··· SUPPLIED DATA ···
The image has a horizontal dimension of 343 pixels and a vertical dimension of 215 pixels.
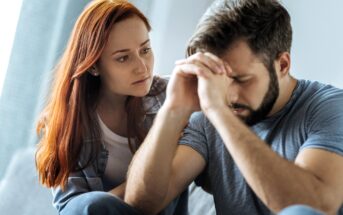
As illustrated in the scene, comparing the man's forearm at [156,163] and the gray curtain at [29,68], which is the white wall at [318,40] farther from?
the gray curtain at [29,68]

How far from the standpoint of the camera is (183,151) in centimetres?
129

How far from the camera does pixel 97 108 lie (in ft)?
5.09

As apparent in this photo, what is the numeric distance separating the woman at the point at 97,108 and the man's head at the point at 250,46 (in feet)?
1.02

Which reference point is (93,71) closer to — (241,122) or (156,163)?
···
THE EXERCISE: Reproduce word for word the stretch of the records from the line containing "How far from the camera" through the end of the records, including both the first and the last line.

PROBLEM SOLUTION:
How far from the camera does pixel 97 108 lie (in ft)?
5.09

As apparent in this photo, what is the numeric distance separating the woman at the point at 97,108 and the man's head at the point at 250,46 (in feet)?
1.02

Which reference point is (93,71) closer to — (241,122) or (156,163)?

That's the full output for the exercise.